## [ENTRIES SHOWN]
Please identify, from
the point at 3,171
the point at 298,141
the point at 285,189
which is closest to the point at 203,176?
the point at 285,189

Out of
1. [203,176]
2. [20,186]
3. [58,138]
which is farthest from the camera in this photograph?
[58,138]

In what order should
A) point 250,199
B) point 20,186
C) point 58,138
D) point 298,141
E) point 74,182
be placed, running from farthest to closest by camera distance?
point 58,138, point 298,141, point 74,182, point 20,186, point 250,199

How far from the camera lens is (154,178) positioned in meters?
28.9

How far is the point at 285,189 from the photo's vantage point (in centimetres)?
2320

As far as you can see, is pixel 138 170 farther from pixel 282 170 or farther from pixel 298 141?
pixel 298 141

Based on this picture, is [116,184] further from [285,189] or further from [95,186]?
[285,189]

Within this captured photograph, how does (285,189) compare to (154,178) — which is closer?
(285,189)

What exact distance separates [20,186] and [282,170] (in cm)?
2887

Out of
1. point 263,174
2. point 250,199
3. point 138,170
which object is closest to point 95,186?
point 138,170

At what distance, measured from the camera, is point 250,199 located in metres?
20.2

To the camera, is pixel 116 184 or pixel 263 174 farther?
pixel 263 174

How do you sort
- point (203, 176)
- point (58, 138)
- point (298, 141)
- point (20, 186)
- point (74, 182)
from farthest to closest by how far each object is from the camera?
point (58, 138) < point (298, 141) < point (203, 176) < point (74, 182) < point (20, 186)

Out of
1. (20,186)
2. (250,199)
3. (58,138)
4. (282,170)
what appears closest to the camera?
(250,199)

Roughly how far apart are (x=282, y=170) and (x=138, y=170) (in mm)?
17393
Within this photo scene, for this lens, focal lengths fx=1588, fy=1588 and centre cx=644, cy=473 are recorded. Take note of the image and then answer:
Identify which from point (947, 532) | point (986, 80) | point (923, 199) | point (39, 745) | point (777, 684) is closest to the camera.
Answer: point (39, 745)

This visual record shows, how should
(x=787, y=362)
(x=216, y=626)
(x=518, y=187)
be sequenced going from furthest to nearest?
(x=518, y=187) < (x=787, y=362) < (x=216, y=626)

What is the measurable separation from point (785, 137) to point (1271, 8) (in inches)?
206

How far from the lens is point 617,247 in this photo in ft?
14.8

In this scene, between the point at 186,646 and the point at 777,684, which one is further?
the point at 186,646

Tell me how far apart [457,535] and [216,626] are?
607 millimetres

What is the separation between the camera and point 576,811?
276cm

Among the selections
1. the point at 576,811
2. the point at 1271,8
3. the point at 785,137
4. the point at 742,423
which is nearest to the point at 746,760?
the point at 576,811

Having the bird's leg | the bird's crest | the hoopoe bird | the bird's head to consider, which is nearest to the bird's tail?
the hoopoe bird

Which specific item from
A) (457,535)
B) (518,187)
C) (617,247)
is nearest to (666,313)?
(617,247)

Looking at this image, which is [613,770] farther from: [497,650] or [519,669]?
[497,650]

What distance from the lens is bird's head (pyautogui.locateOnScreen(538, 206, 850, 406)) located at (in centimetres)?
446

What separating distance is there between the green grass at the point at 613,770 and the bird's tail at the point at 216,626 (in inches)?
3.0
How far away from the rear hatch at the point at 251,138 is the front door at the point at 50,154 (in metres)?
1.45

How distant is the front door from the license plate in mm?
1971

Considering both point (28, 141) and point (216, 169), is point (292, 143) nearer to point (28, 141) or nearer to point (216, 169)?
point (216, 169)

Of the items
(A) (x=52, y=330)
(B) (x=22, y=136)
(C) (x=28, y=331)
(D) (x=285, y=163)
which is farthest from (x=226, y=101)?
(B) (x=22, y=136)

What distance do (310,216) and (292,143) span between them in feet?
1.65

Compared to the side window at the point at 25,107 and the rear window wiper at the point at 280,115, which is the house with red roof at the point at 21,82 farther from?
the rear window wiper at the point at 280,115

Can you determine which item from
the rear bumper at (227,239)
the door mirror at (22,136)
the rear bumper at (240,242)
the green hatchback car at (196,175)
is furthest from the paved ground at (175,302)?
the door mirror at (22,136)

## [TASK PROMPT]
Print every record above exactly as written.

## [THE COMPLETED TASK]
Please identify, from
the point at 3,171
the point at 298,141
the point at 285,189
which is closest to the point at 203,176?
the point at 285,189

Out of
1. [203,176]
2. [20,186]
3. [58,138]
which is farthest from the camera in this photograph?
[58,138]

In what order should
A) point 250,199
B) point 20,186
C) point 58,138
D) point 298,141
E) point 74,182
be placed, running from farthest to closest by camera distance?
point 58,138, point 298,141, point 74,182, point 20,186, point 250,199

How far from the camera lens is (154,178) positioned in meters?
28.9

How far is the point at 285,189 from the photo's vantage point (in centimetres)?
2320

As far as you can see, is pixel 138 170 farther from pixel 282 170 or farther from pixel 298 141?
pixel 298 141

Based on this picture, is [116,184] further from [285,189] or further from [95,186]?
[285,189]

Within this captured photograph, how does (285,189) compare to (154,178) — which is closer?
(285,189)

What exact distance separates [20,186] and [282,170] (in cm)?
2887

Out of
1. point 263,174
2. point 250,199
3. point 138,170
which object is closest to point 95,186?
point 138,170

At what distance, measured from the camera, is point 250,199 located in metres?
20.2

To the camera, is pixel 116 184 or pixel 263 174 farther?
pixel 263 174

How do you sort
- point (203, 176)
- point (58, 138)
- point (298, 141)
- point (20, 186)
- point (74, 182)
from farthest to closest by how far each object is from the camera?
point (58, 138) < point (298, 141) < point (203, 176) < point (74, 182) < point (20, 186)

Out of
1. (20,186)
2. (250,199)
3. (58,138)
4. (282,170)
what appears closest to the camera?
(250,199)

Roughly how far apart are (x=282, y=170) and (x=138, y=170) (in mm)?
17393
Within this photo scene, for this lens, focal lengths fx=1588, fy=1588 and centre cx=644, cy=473 are recorded. Take note of the image and then answer:
Identify which from point (947, 532) | point (986, 80) | point (923, 199) | point (39, 745) | point (777, 684) is closest to the camera.
Answer: point (39, 745)

This visual record shows, how should
(x=787, y=362)
(x=216, y=626)
(x=518, y=187)
be sequenced going from furthest to nearest?
(x=518, y=187) < (x=787, y=362) < (x=216, y=626)

What is the measurable separation from point (785, 137) to point (1271, 8) (in inches)?
206

How far from the lens is point 617,247 in this photo in ft?
14.8

In this scene, between the point at 186,646 and the point at 777,684, which one is further?
the point at 186,646

Tell me how far apart [457,535] and [216,626] are?
607 millimetres

What is the separation between the camera and point 576,811?
276cm

Among the selections
1. the point at 576,811
2. the point at 1271,8
3. the point at 785,137
4. the point at 742,423
which is nearest to the point at 746,760?
the point at 576,811

Having the bird's leg | the bird's crest | the hoopoe bird | the bird's head to consider, which is nearest to the bird's tail?
the hoopoe bird

Which specific item from
A) (457,535)
B) (518,187)
C) (617,247)
is nearest to (666,313)?
(617,247)

Looking at this image, which is [613,770] farther from: [497,650] or [519,669]?
[497,650]

What distance from the lens is bird's head (pyautogui.locateOnScreen(538, 206, 850, 406)) located at (in centimetres)?
446

What separating distance is there between the green grass at the point at 613,770 and the bird's tail at the point at 216,626 (in inches)?
3.0
How far away from the rear hatch at the point at 251,138 is the front door at the point at 50,154 (in metres)?
1.45

How distant is the front door from the license plate in mm?
1971

Considering both point (28, 141) and point (216, 169), is point (292, 143) nearer to point (28, 141) or nearer to point (216, 169)?
point (216, 169)

Of the items
(A) (x=52, y=330)
(B) (x=22, y=136)
(C) (x=28, y=331)
(D) (x=285, y=163)
which is farthest from (x=226, y=101)?
(B) (x=22, y=136)

What distance do (310,216) and (292,143) span between them in feet?
1.65

Compared to the side window at the point at 25,107 and the rear window wiper at the point at 280,115, which is the house with red roof at the point at 21,82 farther from?
the rear window wiper at the point at 280,115

Can you determine which item from
the rear bumper at (227,239)
the door mirror at (22,136)
the rear bumper at (240,242)
the green hatchback car at (196,175)
is furthest from the paved ground at (175,302)?
the door mirror at (22,136)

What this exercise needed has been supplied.